## 問題
(a) 羊羹理論の文章のうち、「美しいあの箱型、その羊羹の端の一部分が腐っていたら、あなたはどうするだろう。」で始まり「自分自身がまず知り、それを受け入れることが大切だ、という内容だった。」まで続く部分を、「羊羹」を「カステラ」に入れ替えて書き直してください。
(b) 羊羹理論についての文章を、最後の文の後から書き進めてください。

## ページ抜粋
····················

大学生の頃、ティーンズポストのレターカウンセラー体験講座を受講した。
活字にまつわる仕事に就きたいと思っていた学生時代、その活字を用いて精神保健的アプローチができればと考えていたように記憶しているが、
この考えはおそらく、センジュ出版の微かな礎になっている。

ここで羊羹の話を聞いた気がするのだが、どうだったか。
とはいえ今現在まで、わたしにとって羊羹理論は自分を形成する大きな要素となっている。

羊羹ひと棹を思い浮かべてみてほしい。
美しいあの箱型、その羊羹の端の一部分が腐っていたら、あなたはどうするだろう。
一部分を切り落とすか、一本丸々捨ててしまうか、腐っていくままにするか、或いは腐っているのも気にせず食すか。

この羊羹が人間の心であったならどうだろう。
自分の中の腐っている部分、見たくない部分、闇を抱えた部分、
それらに対し、あなたは切り落としてしまいたいのか、それがあるゆえに自分ごと生まれ変わりたいのか、見て見ぬふりをしたいのか、或いは気にしないのか。

講座でわたしが聞いたのは、「人の心は切り捨てられない」というものだった。
心のひと棹の中に、光も闇も存在する。
腐っているからといって、羊羹を切るように、自分の弱さを放ることができない。
だからこそ、自分の中には強さも弱さも同じようにあるということを、
自分自身がまず知り、それを受け入れることが大切だ、という内容だった。

社会に出る前の、20代そこそこのわたしがこの話を聞くことができたのは、
その後の人生において本当にラッキーだった。

····················

## 収集データ

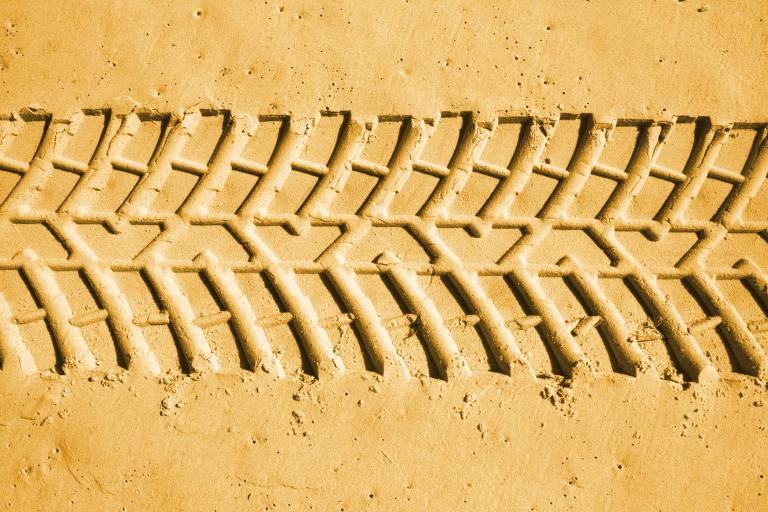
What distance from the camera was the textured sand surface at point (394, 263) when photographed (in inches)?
50.8

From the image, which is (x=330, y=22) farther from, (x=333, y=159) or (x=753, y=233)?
(x=753, y=233)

····················

## 問題の解答
(a)
美しいあの箱型、そのカステラの端の一部分が腐っていたら、あなたはどうするだろう。
一部分を切り落とすか、一本丸々捨ててしまうか、腐っていくままにするか、或いは腐っているのも気にせず食すか。

このカステラが人間の心であったならどうだろう。
自分の中の腐っている部分、見たくない部分、闇を抱えた部分、
それらに対し、あなたは切り落としてしまいたいのか、それがあるゆえに自分ごと生まれ変わりたいのか、見て見ぬふりをしたいのか、或いは気にしないのか。

講座でわたしが聞いたのは、「人の心は切り捨てられない」というものだった。
心のひと棹の中に、光も闇も存在する。
腐っているからといって、カステラを切るように、自分の弱さを放ることができない。
だからこそ、自分の中には強さも弱さも同じようにあるということを、
自分自身がまず知り、それを受け入れることが大切だ、という内容だった。

(b)
どんなに自分の闇を見ようと(当然見たくもなかったし、それがあることで自分を辞めたいと思ったことも少なくないものの)、
羊羹のように切れない、とどこかで理解していたからだ。
その弱さを心底嫌うことはできなかった。
それは他者に対しても同じ想像を働かせることにつながった。

しかし、ここにきて、本当にわたしの心の中は腐っていたんだろうかと考えるようになっている。
もちろん自分の中には、光と闇が相変わらず息づいてはいるのだけれど、
わたしの羊羹はその光と闇を、先日美味しくいただいた天の川羊羹が「琥珀羹」「味甚羹」「小倉羹」と断面ではっきりと分かれていたように、
綺麗に境目があるのだろうかと、疑問に思った。

量子力学の世界ではすでに、素粒子をもっと細かく観察すると、それは粒であり、波であること、そして、人がそれを観察すると粒になり、見ていないときには波であるということを証明している。
アインシュタインが、この量子力学から導き出されたこの非実在性について、「私たちが見ていないときには月が存在しないというのか」と否定した話は有名だ。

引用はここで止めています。